A run of records:
◇ ◇ ◇
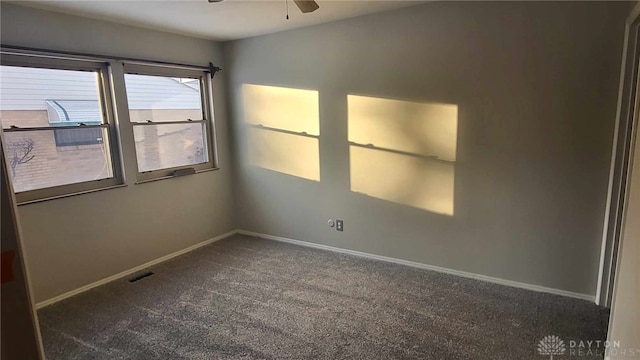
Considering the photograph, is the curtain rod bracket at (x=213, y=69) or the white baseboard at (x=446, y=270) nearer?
the white baseboard at (x=446, y=270)

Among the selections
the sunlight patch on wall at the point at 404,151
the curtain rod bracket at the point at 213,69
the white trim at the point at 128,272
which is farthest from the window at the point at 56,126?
the sunlight patch on wall at the point at 404,151

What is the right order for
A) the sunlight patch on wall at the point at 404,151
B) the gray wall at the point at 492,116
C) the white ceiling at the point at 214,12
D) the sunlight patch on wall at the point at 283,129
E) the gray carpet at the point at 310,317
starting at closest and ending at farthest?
the gray carpet at the point at 310,317 → the gray wall at the point at 492,116 → the white ceiling at the point at 214,12 → the sunlight patch on wall at the point at 404,151 → the sunlight patch on wall at the point at 283,129

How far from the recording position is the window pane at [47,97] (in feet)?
9.12

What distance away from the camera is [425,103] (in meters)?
3.28

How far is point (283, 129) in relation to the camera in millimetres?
4160

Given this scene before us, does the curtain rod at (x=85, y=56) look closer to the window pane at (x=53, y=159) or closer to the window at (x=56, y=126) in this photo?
the window at (x=56, y=126)

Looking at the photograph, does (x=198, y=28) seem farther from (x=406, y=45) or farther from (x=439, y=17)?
(x=439, y=17)

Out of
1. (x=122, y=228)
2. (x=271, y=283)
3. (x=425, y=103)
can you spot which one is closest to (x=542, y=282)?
(x=425, y=103)

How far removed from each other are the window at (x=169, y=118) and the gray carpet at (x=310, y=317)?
3.90ft

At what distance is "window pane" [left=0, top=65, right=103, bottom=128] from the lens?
2779mm

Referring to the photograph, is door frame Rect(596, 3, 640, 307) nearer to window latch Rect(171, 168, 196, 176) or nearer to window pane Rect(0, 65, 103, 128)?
window latch Rect(171, 168, 196, 176)

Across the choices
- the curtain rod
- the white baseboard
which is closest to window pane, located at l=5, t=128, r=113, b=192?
the curtain rod

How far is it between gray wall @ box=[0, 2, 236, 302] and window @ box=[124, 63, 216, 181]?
13 cm

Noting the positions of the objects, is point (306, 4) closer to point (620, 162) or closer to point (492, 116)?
point (492, 116)
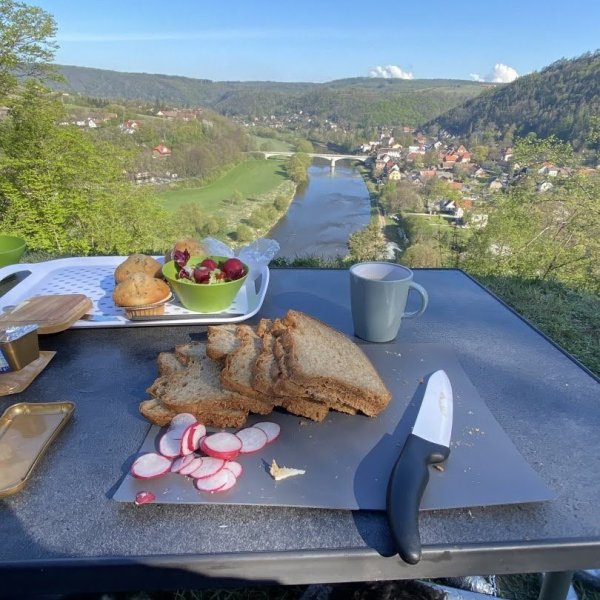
◇ ◇ ◇
SET PROBLEM:
Pull out every line of the listing above that contains the string "bracket", treating uppercase and lowercase as distinct.

ANSWER IN FULL:
Considering the photograph, is the curtain rod bracket at (x=213, y=69) or the white baseboard at (x=446, y=270) nearer?
the curtain rod bracket at the point at 213,69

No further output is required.